RNA extractions and cDNA synthesis
RNA extraction for both the control and the two transformed cultures was performed with TRIzol reagent (Invitrogen, cat. 15596026 and 15596018), according to the protocol described by Chomczynski, 1993. The concentration and purity of the RNA was confirmed by spectrophotometry in a NanoDrop One (Thermo Scientific). The integrity and quality of the total RNA was verified by electrophoresis on 1 % agarose gel stained with Viva SybrGreen Nucleic Acid Stain (Vivantis). Genomic DNA was digested with DNase I Amplification Grade (Sigma-Aldrich, Cat. AMPD1) using 1000 ng of RNA from each sample. Subsequently, it was retrotranscribed to cDNA with the GoScript™ Reverse Transcriptase (Promega, Cat. A5000) using 250 ng of RNA from each sample. Upon completion of retrotranscription, all samples were quantified and diluted to the same concentration.

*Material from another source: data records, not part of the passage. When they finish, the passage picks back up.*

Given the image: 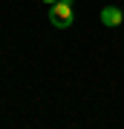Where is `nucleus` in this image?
<instances>
[{
  "label": "nucleus",
  "mask_w": 124,
  "mask_h": 129,
  "mask_svg": "<svg viewBox=\"0 0 124 129\" xmlns=\"http://www.w3.org/2000/svg\"><path fill=\"white\" fill-rule=\"evenodd\" d=\"M75 20V3H66V0H55L49 6V23L55 29H69Z\"/></svg>",
  "instance_id": "f257e3e1"
},
{
  "label": "nucleus",
  "mask_w": 124,
  "mask_h": 129,
  "mask_svg": "<svg viewBox=\"0 0 124 129\" xmlns=\"http://www.w3.org/2000/svg\"><path fill=\"white\" fill-rule=\"evenodd\" d=\"M66 3H75V0H66Z\"/></svg>",
  "instance_id": "20e7f679"
},
{
  "label": "nucleus",
  "mask_w": 124,
  "mask_h": 129,
  "mask_svg": "<svg viewBox=\"0 0 124 129\" xmlns=\"http://www.w3.org/2000/svg\"><path fill=\"white\" fill-rule=\"evenodd\" d=\"M43 3H49V6H52V3H55V0H43Z\"/></svg>",
  "instance_id": "7ed1b4c3"
},
{
  "label": "nucleus",
  "mask_w": 124,
  "mask_h": 129,
  "mask_svg": "<svg viewBox=\"0 0 124 129\" xmlns=\"http://www.w3.org/2000/svg\"><path fill=\"white\" fill-rule=\"evenodd\" d=\"M121 20H124V14H121L118 6H104V9H101V23H104L107 29L121 26Z\"/></svg>",
  "instance_id": "f03ea898"
}]
</instances>
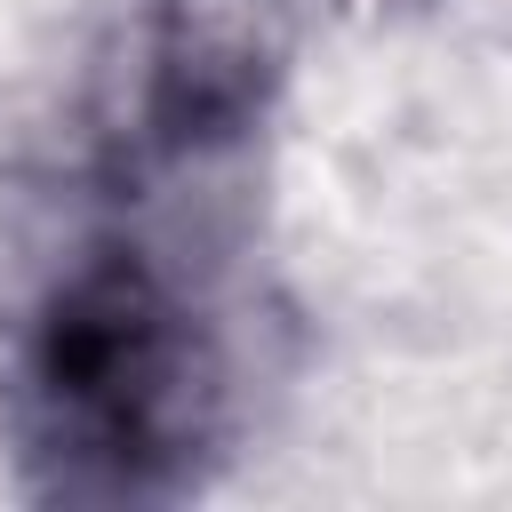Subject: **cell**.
Instances as JSON below:
<instances>
[{
	"instance_id": "7a4b0ae2",
	"label": "cell",
	"mask_w": 512,
	"mask_h": 512,
	"mask_svg": "<svg viewBox=\"0 0 512 512\" xmlns=\"http://www.w3.org/2000/svg\"><path fill=\"white\" fill-rule=\"evenodd\" d=\"M296 0H136L96 96L112 176L240 152L288 96Z\"/></svg>"
},
{
	"instance_id": "6da1fadb",
	"label": "cell",
	"mask_w": 512,
	"mask_h": 512,
	"mask_svg": "<svg viewBox=\"0 0 512 512\" xmlns=\"http://www.w3.org/2000/svg\"><path fill=\"white\" fill-rule=\"evenodd\" d=\"M0 440L56 512H168L232 456V360L176 264L136 240L72 248L8 320Z\"/></svg>"
}]
</instances>
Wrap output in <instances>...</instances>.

RT-qPCR and expression level quantification
Gene regulation of the IAH1 gene was evaluated by Real-time quantitative PCR (RT-qPCR), as well as the expression of other genes related to ester production (ATF1, EAT1) and targeting of metabolic pathways (ZWF1 and ADH1). These genes were searched for homology in our annotated genome.

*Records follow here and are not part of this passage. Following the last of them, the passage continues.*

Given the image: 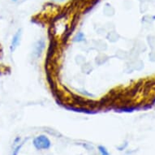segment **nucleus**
Instances as JSON below:
<instances>
[{"instance_id":"nucleus-1","label":"nucleus","mask_w":155,"mask_h":155,"mask_svg":"<svg viewBox=\"0 0 155 155\" xmlns=\"http://www.w3.org/2000/svg\"><path fill=\"white\" fill-rule=\"evenodd\" d=\"M33 145L37 150H46L51 147V141L46 135H39L33 139Z\"/></svg>"},{"instance_id":"nucleus-2","label":"nucleus","mask_w":155,"mask_h":155,"mask_svg":"<svg viewBox=\"0 0 155 155\" xmlns=\"http://www.w3.org/2000/svg\"><path fill=\"white\" fill-rule=\"evenodd\" d=\"M21 36H22V30L21 29H18L17 32L14 34L12 41H11L10 45V51L13 53L15 51V49L17 48L19 44L21 42Z\"/></svg>"},{"instance_id":"nucleus-3","label":"nucleus","mask_w":155,"mask_h":155,"mask_svg":"<svg viewBox=\"0 0 155 155\" xmlns=\"http://www.w3.org/2000/svg\"><path fill=\"white\" fill-rule=\"evenodd\" d=\"M44 48H45V41H44L43 39H41L40 41H38L35 45V52L34 53H35L37 57L41 54Z\"/></svg>"},{"instance_id":"nucleus-4","label":"nucleus","mask_w":155,"mask_h":155,"mask_svg":"<svg viewBox=\"0 0 155 155\" xmlns=\"http://www.w3.org/2000/svg\"><path fill=\"white\" fill-rule=\"evenodd\" d=\"M23 145H24V142H21V144H19V145H15V148H14V150H13L12 155H18V154H19V153H20V151H21V148H22Z\"/></svg>"},{"instance_id":"nucleus-5","label":"nucleus","mask_w":155,"mask_h":155,"mask_svg":"<svg viewBox=\"0 0 155 155\" xmlns=\"http://www.w3.org/2000/svg\"><path fill=\"white\" fill-rule=\"evenodd\" d=\"M98 151H99L100 154L101 155H110V153L109 151L107 150V148L104 147L103 145H99L98 147Z\"/></svg>"},{"instance_id":"nucleus-6","label":"nucleus","mask_w":155,"mask_h":155,"mask_svg":"<svg viewBox=\"0 0 155 155\" xmlns=\"http://www.w3.org/2000/svg\"><path fill=\"white\" fill-rule=\"evenodd\" d=\"M77 38H79V39H77V40H76V41H84V35H83V33H79V35L77 36Z\"/></svg>"},{"instance_id":"nucleus-7","label":"nucleus","mask_w":155,"mask_h":155,"mask_svg":"<svg viewBox=\"0 0 155 155\" xmlns=\"http://www.w3.org/2000/svg\"><path fill=\"white\" fill-rule=\"evenodd\" d=\"M21 142V137H17L14 140V145H19V143Z\"/></svg>"},{"instance_id":"nucleus-8","label":"nucleus","mask_w":155,"mask_h":155,"mask_svg":"<svg viewBox=\"0 0 155 155\" xmlns=\"http://www.w3.org/2000/svg\"><path fill=\"white\" fill-rule=\"evenodd\" d=\"M13 2H16V1H17V0H12Z\"/></svg>"}]
</instances>
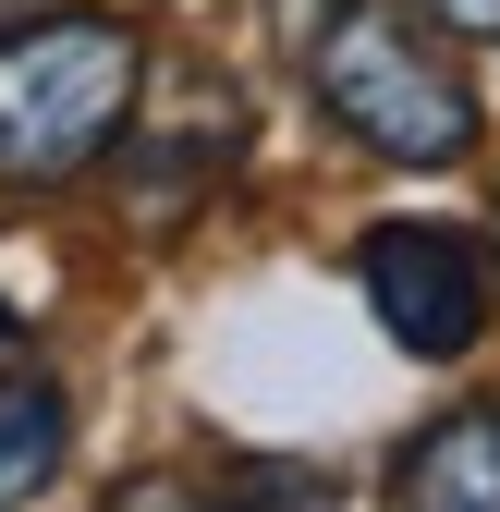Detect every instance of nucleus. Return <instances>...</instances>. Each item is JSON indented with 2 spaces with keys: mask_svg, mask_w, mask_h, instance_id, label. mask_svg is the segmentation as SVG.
<instances>
[{
  "mask_svg": "<svg viewBox=\"0 0 500 512\" xmlns=\"http://www.w3.org/2000/svg\"><path fill=\"white\" fill-rule=\"evenodd\" d=\"M440 13V37H464V49H500V0H427Z\"/></svg>",
  "mask_w": 500,
  "mask_h": 512,
  "instance_id": "nucleus-10",
  "label": "nucleus"
},
{
  "mask_svg": "<svg viewBox=\"0 0 500 512\" xmlns=\"http://www.w3.org/2000/svg\"><path fill=\"white\" fill-rule=\"evenodd\" d=\"M342 13H354V0H269V37H281V49L305 61V49H318V37H330Z\"/></svg>",
  "mask_w": 500,
  "mask_h": 512,
  "instance_id": "nucleus-8",
  "label": "nucleus"
},
{
  "mask_svg": "<svg viewBox=\"0 0 500 512\" xmlns=\"http://www.w3.org/2000/svg\"><path fill=\"white\" fill-rule=\"evenodd\" d=\"M354 293L379 305V330L403 354H427V366L476 354V330H488V256L464 232H440V220H379L354 244Z\"/></svg>",
  "mask_w": 500,
  "mask_h": 512,
  "instance_id": "nucleus-4",
  "label": "nucleus"
},
{
  "mask_svg": "<svg viewBox=\"0 0 500 512\" xmlns=\"http://www.w3.org/2000/svg\"><path fill=\"white\" fill-rule=\"evenodd\" d=\"M244 147H257V110H244V86L208 74V61H159V74L135 86L122 147H110V183H122V208H135L147 232H171V220H196L220 183L244 171Z\"/></svg>",
  "mask_w": 500,
  "mask_h": 512,
  "instance_id": "nucleus-3",
  "label": "nucleus"
},
{
  "mask_svg": "<svg viewBox=\"0 0 500 512\" xmlns=\"http://www.w3.org/2000/svg\"><path fill=\"white\" fill-rule=\"evenodd\" d=\"M25 13H37V0H0V25H25Z\"/></svg>",
  "mask_w": 500,
  "mask_h": 512,
  "instance_id": "nucleus-11",
  "label": "nucleus"
},
{
  "mask_svg": "<svg viewBox=\"0 0 500 512\" xmlns=\"http://www.w3.org/2000/svg\"><path fill=\"white\" fill-rule=\"evenodd\" d=\"M391 512H500V403H452L440 427H415Z\"/></svg>",
  "mask_w": 500,
  "mask_h": 512,
  "instance_id": "nucleus-5",
  "label": "nucleus"
},
{
  "mask_svg": "<svg viewBox=\"0 0 500 512\" xmlns=\"http://www.w3.org/2000/svg\"><path fill=\"white\" fill-rule=\"evenodd\" d=\"M98 512H232V500H196V488H171V476H135V488H110Z\"/></svg>",
  "mask_w": 500,
  "mask_h": 512,
  "instance_id": "nucleus-9",
  "label": "nucleus"
},
{
  "mask_svg": "<svg viewBox=\"0 0 500 512\" xmlns=\"http://www.w3.org/2000/svg\"><path fill=\"white\" fill-rule=\"evenodd\" d=\"M0 354H13V305H0Z\"/></svg>",
  "mask_w": 500,
  "mask_h": 512,
  "instance_id": "nucleus-12",
  "label": "nucleus"
},
{
  "mask_svg": "<svg viewBox=\"0 0 500 512\" xmlns=\"http://www.w3.org/2000/svg\"><path fill=\"white\" fill-rule=\"evenodd\" d=\"M305 74H318L330 135H354L366 159H391V171H452V159H476V86L403 13H366V0H354V13L305 49Z\"/></svg>",
  "mask_w": 500,
  "mask_h": 512,
  "instance_id": "nucleus-2",
  "label": "nucleus"
},
{
  "mask_svg": "<svg viewBox=\"0 0 500 512\" xmlns=\"http://www.w3.org/2000/svg\"><path fill=\"white\" fill-rule=\"evenodd\" d=\"M61 439H74V403L49 391V378H25V391H0V512L37 500L61 476Z\"/></svg>",
  "mask_w": 500,
  "mask_h": 512,
  "instance_id": "nucleus-6",
  "label": "nucleus"
},
{
  "mask_svg": "<svg viewBox=\"0 0 500 512\" xmlns=\"http://www.w3.org/2000/svg\"><path fill=\"white\" fill-rule=\"evenodd\" d=\"M147 86V49L135 25L110 13H37V25H0V183L37 196V183H74L122 147Z\"/></svg>",
  "mask_w": 500,
  "mask_h": 512,
  "instance_id": "nucleus-1",
  "label": "nucleus"
},
{
  "mask_svg": "<svg viewBox=\"0 0 500 512\" xmlns=\"http://www.w3.org/2000/svg\"><path fill=\"white\" fill-rule=\"evenodd\" d=\"M488 244H500V232H488Z\"/></svg>",
  "mask_w": 500,
  "mask_h": 512,
  "instance_id": "nucleus-13",
  "label": "nucleus"
},
{
  "mask_svg": "<svg viewBox=\"0 0 500 512\" xmlns=\"http://www.w3.org/2000/svg\"><path fill=\"white\" fill-rule=\"evenodd\" d=\"M232 512H330V476L257 452V464H232Z\"/></svg>",
  "mask_w": 500,
  "mask_h": 512,
  "instance_id": "nucleus-7",
  "label": "nucleus"
}]
</instances>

RT-qPCR analysis was conducted with the Applied Biosystems Step One Real-Time PCR System using Maxima SYBR Green/ ROX qPCR Master Mix (Thermo Scientific, K0221) according to the manufacturer’s instructions. Each sample was analyzed twice, and a non-template control for each primer set was included. For the qPCR reaction, all genes were amplified in 25 µL reactions that contained 6.5 µL Maxima SYBR Green/ ROX qPCR Master Mix, 1 µL of template (1:4 diluted cDNA), 0.25 µL of each primer (10 µM) and 4.5 µL of sterile distilled water. The thermal cycling conditions were as follows: cDNA was heated to 95 °C for 10 min for enzyme activation followed by 40 cycles of 30 s at 95 °C, and 60 s at 60 °C. The actine 1 (ACT1) gene was used as the reference gene. The relative expression levels of each gene were calculated using the 2− ΔΔCt method (Livak & Schmittgen 2001). All primers used for RT-qPCR are listed in Supplementary Table 2.
Statistical analysis
A two-tailed unpaired T-test was performed for comparison between two samples, with a difference at P < 0.05 considered significant. One-way ANOVA with a Tukey's post hoc test was performed for analysis of groups of samples and was considered significant at P < 0.05. Samples of the wild type and the two mutant strains of KmDU3 were further analyzed using Principal Component Analysis (PCA) using the statistically significant data at P < 0.05. Statistical analysis of the data was performed with GraphPad Prism software. Graphical representations were depicted in R v3.4.4 (R Core Team 2017) using the ggplot2 package (Wickham, 2016), and edited in Inkscape v0.91 software (www.inskcape.org).